● What this task involves: Give the lines of the data below as a numbered list, starting at the line containing "Examining what is" and ending at the line containing "which is farthest from point 614,503?". Leave out blank lines.

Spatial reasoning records
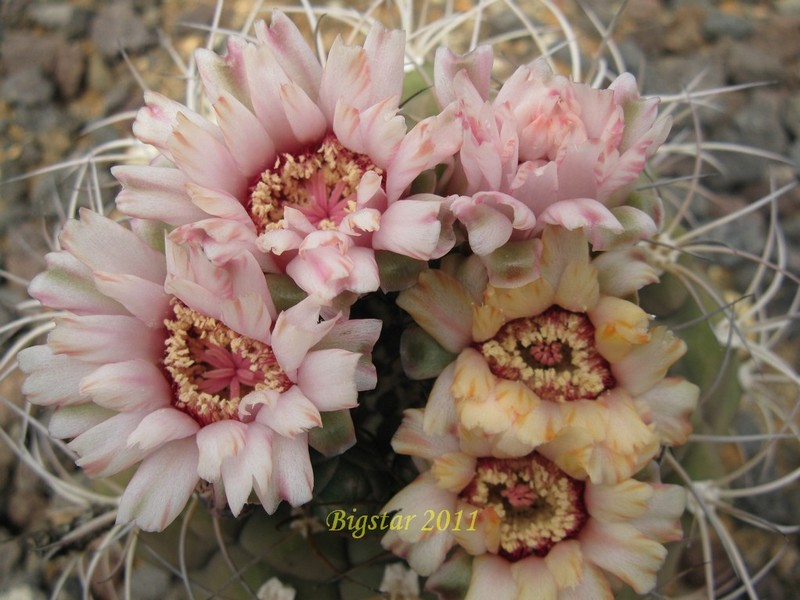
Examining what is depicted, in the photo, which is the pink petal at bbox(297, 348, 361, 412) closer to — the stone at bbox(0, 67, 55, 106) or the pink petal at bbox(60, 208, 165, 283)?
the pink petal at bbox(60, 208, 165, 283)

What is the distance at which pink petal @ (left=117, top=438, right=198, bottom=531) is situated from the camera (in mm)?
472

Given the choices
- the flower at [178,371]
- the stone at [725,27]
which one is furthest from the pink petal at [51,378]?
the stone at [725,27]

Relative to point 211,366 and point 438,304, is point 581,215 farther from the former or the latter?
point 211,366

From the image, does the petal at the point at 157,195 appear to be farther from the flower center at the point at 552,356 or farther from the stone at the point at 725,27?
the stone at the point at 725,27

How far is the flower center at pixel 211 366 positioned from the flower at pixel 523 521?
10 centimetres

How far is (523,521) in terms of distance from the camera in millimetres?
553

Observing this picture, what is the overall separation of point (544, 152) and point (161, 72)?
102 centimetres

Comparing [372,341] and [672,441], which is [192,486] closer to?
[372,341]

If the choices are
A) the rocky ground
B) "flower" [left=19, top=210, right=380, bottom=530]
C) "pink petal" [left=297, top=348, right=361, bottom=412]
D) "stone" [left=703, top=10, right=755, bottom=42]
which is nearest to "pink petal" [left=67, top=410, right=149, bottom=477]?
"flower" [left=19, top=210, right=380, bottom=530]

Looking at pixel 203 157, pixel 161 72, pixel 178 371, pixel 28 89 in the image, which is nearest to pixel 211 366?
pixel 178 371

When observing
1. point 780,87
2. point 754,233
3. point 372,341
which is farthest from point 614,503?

* * *

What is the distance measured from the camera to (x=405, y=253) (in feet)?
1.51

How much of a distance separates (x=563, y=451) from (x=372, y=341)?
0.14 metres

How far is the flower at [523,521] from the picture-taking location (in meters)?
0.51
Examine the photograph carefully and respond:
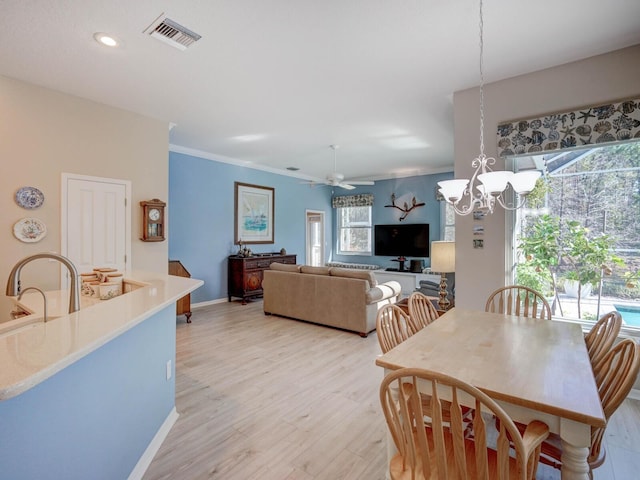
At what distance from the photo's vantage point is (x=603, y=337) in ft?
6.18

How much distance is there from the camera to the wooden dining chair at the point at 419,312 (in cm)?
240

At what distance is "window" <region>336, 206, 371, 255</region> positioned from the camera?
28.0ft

---

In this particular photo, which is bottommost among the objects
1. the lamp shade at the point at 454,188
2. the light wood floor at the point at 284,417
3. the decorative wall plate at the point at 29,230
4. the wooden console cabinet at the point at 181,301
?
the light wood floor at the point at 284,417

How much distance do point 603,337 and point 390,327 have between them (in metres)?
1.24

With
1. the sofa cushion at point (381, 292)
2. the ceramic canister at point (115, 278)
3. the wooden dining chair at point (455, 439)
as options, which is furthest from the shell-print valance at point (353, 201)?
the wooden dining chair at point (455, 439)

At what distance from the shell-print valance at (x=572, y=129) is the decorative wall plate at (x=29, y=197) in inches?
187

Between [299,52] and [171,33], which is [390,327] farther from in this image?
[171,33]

● Response to the task:
1. Examining what is depicted, in the photo, which is the pink petal at bbox(297, 348, 361, 412) closer to — the stone at bbox(0, 67, 55, 106) or the pink petal at bbox(60, 208, 165, 283)?
2. the pink petal at bbox(60, 208, 165, 283)
3. What is the distance at which pink petal @ (left=117, top=438, right=198, bottom=531) is situated from the camera (in mm)?
4. 472
5. Given the choices
6. - the flower at [178,371]
7. - the stone at [725,27]
8. which one is furthest from the pink petal at [51,378]?
9. the stone at [725,27]
10. Relative to point 211,366 and point 438,304, is point 581,215 farther from the former or the latter?
11. point 211,366
12. From the image, does the petal at the point at 157,195 appear to be farther from the flower center at the point at 552,356 or farther from the stone at the point at 725,27?
13. the stone at the point at 725,27
14. How far is the flower center at pixel 211 366 positioned from the flower at pixel 523 521?
15. 10 centimetres
16. How far is (523,521) in terms of distance from the camera in millimetres?
17. 553
18. Observing this picture, what is the overall separation of point (544, 152) and point (161, 72)?
19. 102 centimetres
20. Comparing [372,341] and [672,441], which is [192,486] closer to?
21. [372,341]
22. If the choices are
23. A) the rocky ground
24. B) "flower" [left=19, top=210, right=380, bottom=530]
25. C) "pink petal" [left=297, top=348, right=361, bottom=412]
26. D) "stone" [left=703, top=10, right=755, bottom=42]
27. which is nearest to "pink petal" [left=67, top=410, right=149, bottom=477]?
28. "flower" [left=19, top=210, right=380, bottom=530]
29. Looking at pixel 203 157, pixel 161 72, pixel 178 371, pixel 28 89 in the image, which is nearest to pixel 211 366?
30. pixel 178 371
31. When observing
32. 1. point 780,87
33. 2. point 754,233
34. 3. point 372,341
35. which is farthest from point 614,503?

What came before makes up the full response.